— Supplied data —
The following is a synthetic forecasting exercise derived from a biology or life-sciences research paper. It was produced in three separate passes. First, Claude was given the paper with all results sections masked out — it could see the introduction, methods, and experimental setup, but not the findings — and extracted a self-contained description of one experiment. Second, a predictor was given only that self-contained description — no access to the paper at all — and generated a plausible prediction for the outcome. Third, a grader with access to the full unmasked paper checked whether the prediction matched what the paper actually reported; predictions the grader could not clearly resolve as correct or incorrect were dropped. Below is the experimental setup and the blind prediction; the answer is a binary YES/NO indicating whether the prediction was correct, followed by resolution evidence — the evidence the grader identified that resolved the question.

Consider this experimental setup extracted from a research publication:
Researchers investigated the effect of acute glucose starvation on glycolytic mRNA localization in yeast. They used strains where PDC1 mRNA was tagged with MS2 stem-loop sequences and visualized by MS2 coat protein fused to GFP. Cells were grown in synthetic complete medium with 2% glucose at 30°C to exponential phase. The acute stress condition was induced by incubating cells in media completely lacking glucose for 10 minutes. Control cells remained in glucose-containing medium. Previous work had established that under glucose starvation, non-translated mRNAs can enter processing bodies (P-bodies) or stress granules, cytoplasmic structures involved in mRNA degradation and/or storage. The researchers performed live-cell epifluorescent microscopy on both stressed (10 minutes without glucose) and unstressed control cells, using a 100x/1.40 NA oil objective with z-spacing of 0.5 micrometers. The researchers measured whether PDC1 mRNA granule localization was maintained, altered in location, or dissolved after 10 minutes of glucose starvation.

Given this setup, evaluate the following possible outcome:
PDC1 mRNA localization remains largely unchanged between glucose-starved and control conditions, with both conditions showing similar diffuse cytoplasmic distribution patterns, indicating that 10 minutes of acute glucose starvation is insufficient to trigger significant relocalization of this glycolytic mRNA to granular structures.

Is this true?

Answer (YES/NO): NO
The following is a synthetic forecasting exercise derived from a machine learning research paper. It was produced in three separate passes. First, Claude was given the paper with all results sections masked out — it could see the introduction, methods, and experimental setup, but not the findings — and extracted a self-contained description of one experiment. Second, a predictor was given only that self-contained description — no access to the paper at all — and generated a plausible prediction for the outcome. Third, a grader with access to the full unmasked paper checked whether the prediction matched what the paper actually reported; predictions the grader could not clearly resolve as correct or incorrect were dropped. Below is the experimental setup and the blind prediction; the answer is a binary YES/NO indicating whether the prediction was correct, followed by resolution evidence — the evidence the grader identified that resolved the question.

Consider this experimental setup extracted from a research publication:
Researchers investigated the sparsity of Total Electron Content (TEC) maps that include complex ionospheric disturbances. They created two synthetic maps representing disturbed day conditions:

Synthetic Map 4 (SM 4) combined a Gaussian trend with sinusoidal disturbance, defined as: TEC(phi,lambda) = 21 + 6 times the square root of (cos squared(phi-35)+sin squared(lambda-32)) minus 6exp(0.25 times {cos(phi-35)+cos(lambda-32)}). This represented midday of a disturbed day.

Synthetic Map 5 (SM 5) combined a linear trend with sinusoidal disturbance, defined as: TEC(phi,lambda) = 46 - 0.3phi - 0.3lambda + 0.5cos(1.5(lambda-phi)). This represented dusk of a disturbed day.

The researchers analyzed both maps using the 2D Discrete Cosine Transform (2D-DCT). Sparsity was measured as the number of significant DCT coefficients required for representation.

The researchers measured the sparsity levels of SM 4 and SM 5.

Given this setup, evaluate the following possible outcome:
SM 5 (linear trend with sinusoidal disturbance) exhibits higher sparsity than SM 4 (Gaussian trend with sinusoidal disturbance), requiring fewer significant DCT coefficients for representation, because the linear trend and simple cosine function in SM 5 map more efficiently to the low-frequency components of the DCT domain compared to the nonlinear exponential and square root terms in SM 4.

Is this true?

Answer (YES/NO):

— Task —
Only one stretch of the data is wanted: the lines from the one with "Synthetic Map 4" through the last, repeated exactly.

— Solved problem —
Synthetic Map 4 (SM 4) combined a Gaussian trend with sinusoidal disturbance, defined as: TEC(phi,lambda) = 21 + 6 times the square root of (cos squared(phi-35)+sin squared(lambda-32)) minus 6exp(0.25 times {cos(phi-35)+cos(lambda-32)}). This represented midday of a disturbed day.

Synthetic Map 5 (SM 5) combined a linear trend with sinusoidal disturbance, defined as: TEC(phi,lambda) = 46 - 0.3phi - 0.3lambda + 0.5cos(1.5(lambda-phi)). This represented dusk of a disturbed day.

The researchers analyzed both maps using the 2D Discrete Cosine Transform (2D-DCT). Sparsity was measured as the number of significant DCT coefficients required for representation.

The researchers measured the sparsity levels of SM 4 and SM 5.

Given this setup, evaluate the following possible outcome:
SM 5 (linear trend with sinusoidal disturbance) exhibits higher sparsity than SM 4 (Gaussian trend with sinusoidal disturbance), requiring fewer significant DCT coefficients for representation, because the linear trend and simple cosine function in SM 5 map more efficiently to the low-frequency components of the DCT domain compared to the nonlinear exponential and square root terms in SM 4.

Is this true?

Answer (YES/NO):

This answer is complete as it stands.